Pe. Luís de la Puente, S. J.

               

 

Da vocação geral com que Cristo Nosso Senhor chama a todos

os homens para que se neguem a si mesmos,

tomem a sua cruz e O sigam.

 

 

                Porque Cristo Nosso Senhor veio ao mundo, como disse São João (1Jo 3, 8), para desfazer as obras do demônio, trataremos primeiro nesta meditação sobre o chamado do demônio, que convoca as pessoas para que o sigam contra a Cruz de Cristo Nosso Senhor, e logo depois sobre o chamado do próprio Cristo, para que, comparando este com aquele, vejamos a quem é mais acertado seguir. Esta meditação e a seguinte darão muita luz para que elejamos com acerto o estado mais conveniente para a nossa salvação.

                Primeiro ponto. – 1. Em primeiro lugar, há de se considerar Lúcifer (Jo 14, 30; Exercícios Espirituais de Santo Inácio, 2ª sem., 4º dia) príncipe deste mundo, sentado num trono de fogo, cheio de fumo, com aparência horrível e rosto espantoso, rodeado de numerosos demônios, príncipes de trevas, os quais confabulam para guerrear contra o Cristo Nosso Senhor, e dar batalha contra o exército da Cruz. Para tanto, armam laços de tentações aos homens, induzindo-os a três vícios, que São João denomina (1Jo 2, 16) concupiscência da carne, cobiça dos olhos e soberba da vida. Primeiro convidam as pessoas aos prazeres da carne, donde nascem os vícios da gula e da luxúria; então, à cobiça de dinheiro e honras, donde procedem os vícios da avareza e da ambição; depois, à soberba da vida, que é o desejo de excelência, em que há presunção de si mesmo e das próprias opiniões; chama-se a isso soberba da vida, porque é soberba imensa, viva e buliçosa, que vive e cresce sempre (Sl 73, 23), e alimenta os demais vícios e pecados do mundo.
______
ITEM DE TRABALHO: Escreva a continuação da meditação sobre o chamado de Cristo e o chamado do demônio, começando logo após a última frase apresentada. As linhas a seguir provêm de outra fonte, sem relação com a meditação acima.

Registros de uma coleta de dados
______
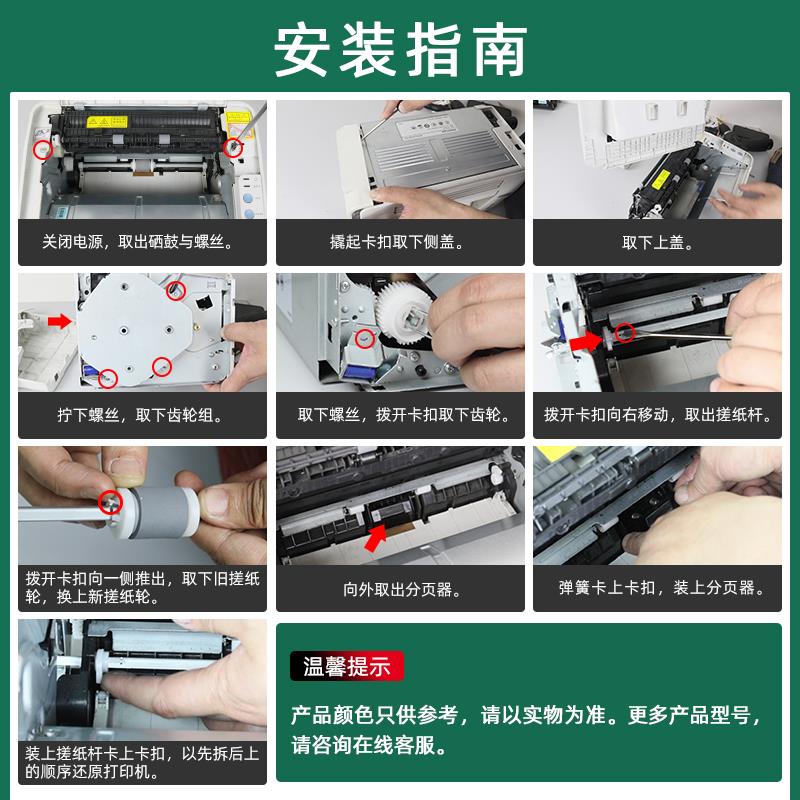 安装指南

关闭电源，取出硒鼓与螺丝。

撬起卡扣取下侧盖。

取下上盖。

拧下螺丝，取下齿轮组。

取下螺丝，拨开卡扣取下齿轮。

拨开卡扣向右移动，取出搓纸杆。

拨开卡扣向一侧推出，取下旧搓纸轮，换上新搓纸轮。

向外取出分页器。

弹簧卡上卡扣，装上分页器。

装上搓纸杆卡上卡扣，以先拆后上的顺序还原打印机。

温馨提示

产品颜色只供参考，请以实物为准。更多产品型号，请咨询在线客服。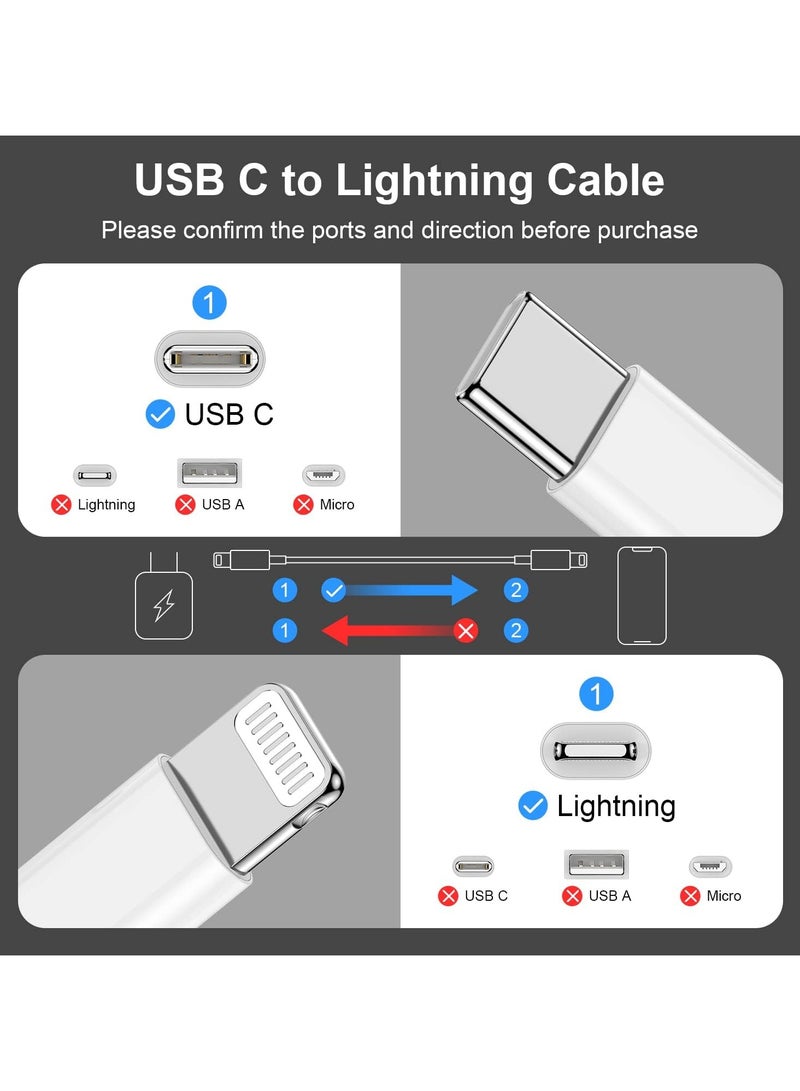 USB C to Lightning Cable

Please confirm the ports and direction before purchase

1

USB C

Lightning USB A Micro

1 2

1 2

1

Lightning

USB C USB A Micro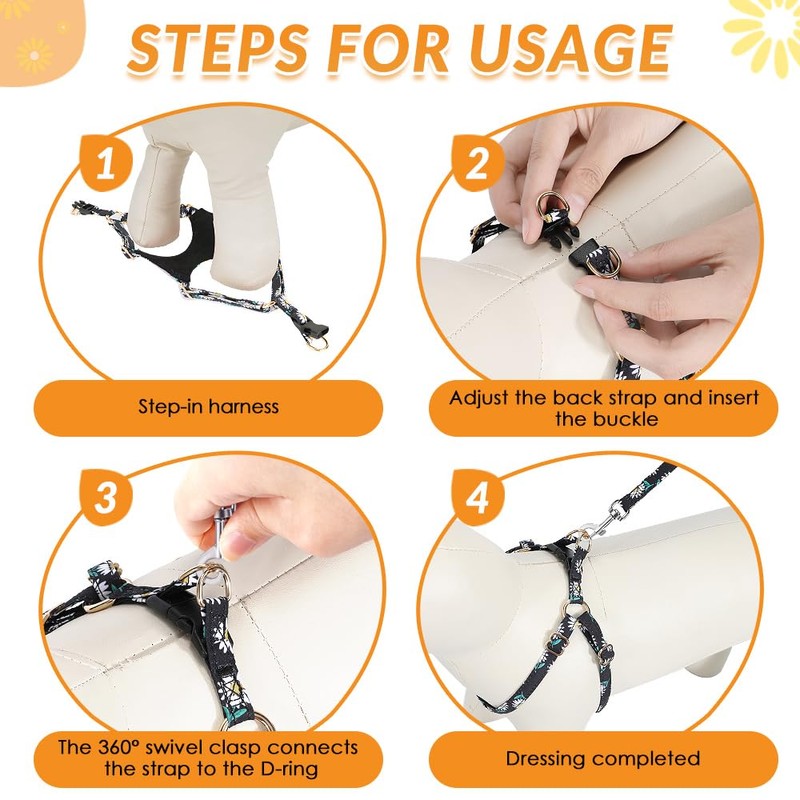 STEPS FOR USAGE

1

Step-in harness

2

Adjust the back strap and insert the buckle

3

The 360° swivel clasp connects the strap to the D-ring

4

Dressing completed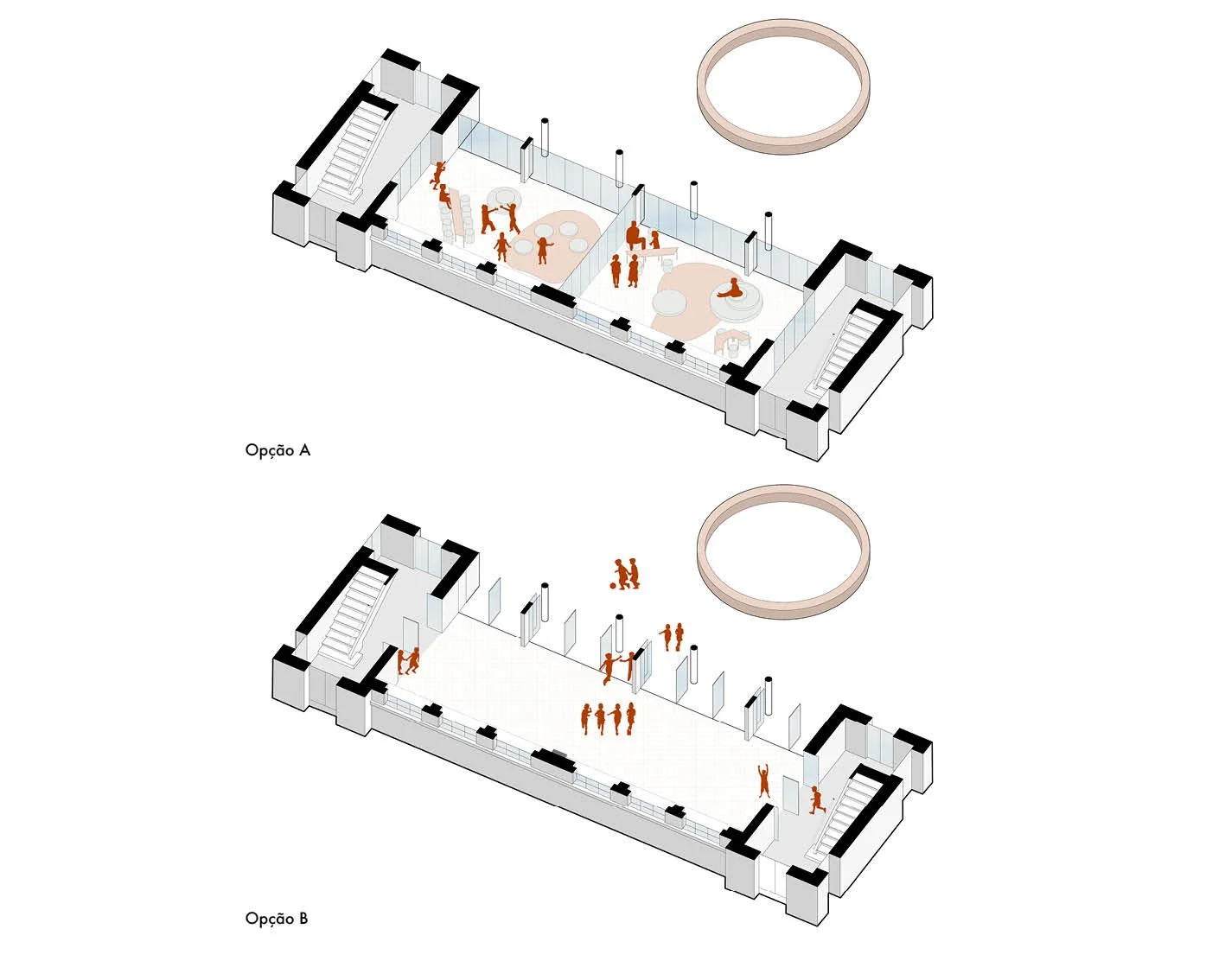 Opção A

Opção B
______
SAÍDA:
                2. Em seguida, há de se ponderar sobre a raiva (1Pe 5, 8; Ap 12, 9) com a qual os demônios cerceiam o mundo por todos os lados, buscando a quem devorar, quer como leões, com a força e a violência das perseguições; quer como dragões, com a astúcia dos raciocínios aparentes, para enganar os homens e pô-los a seu serviço. Grandíssimo é o estrago que causam, pois são inumeráveis os homens que atraem: uns se rendem à cobiça dos bens; outros, à cobiça das riquezas e honrarias mundanas; e outros ainda, à soberba e à altivez da vida; enfim, alistam-se nas forças demoníacas todos os inimigos da Cruz de Cristo, os quais – como disse São Paulo (Fil 3, 18-19), deplorando a miséria desses homens – têm como deus o ventre e a glória mundana, para a própria confusão, pois o fim deles é a morte eterna. Pensando nisso, à imitação do Apóstolo, lamento que existam tantos que sigam as hostes do demônio, e me admiro de que haja gente tão louca que o queira seguir, sabendo que a recompensa de tal serviço será o inferno. Refletindo a minha vida passada e presente, chorarei porque estive neste engano algum tempo, e suplicarei a Nosso Senhor para que me liberte dele para sempre. Amém.

                Segundo ponto. – 1. Em segundo lugar, hei de considerar a Cristo Nosso Senhor sentado num lugar humilde, com o rosto sereno e amoroso, rodeado de discípulos e muitas outras pessoas, dizendo a todos eles: Si quis vult post me venire, abneget semetipsum, et tollat crucem suam, et sequatur me: “Se algum quer vir após de mim, negue-se a si mesmo, e tome a sua cruz e siga-me”. Nestas palavras, contrariamente ao príncipe deste mundo, Cristo chama e convida os homens a três coisas: primeiro, a negarem-se a si mesmos, mortificando as três concupiscências do mundo e os vícios que delas procedem, ou seja, que neguem e mortifiquem o amor dos prazeres sensuais, a cobiça de dinheiro e vã glória, e a soberba interior, mortificando o juízo e a vontade, e toda presunção e desejo de excelência.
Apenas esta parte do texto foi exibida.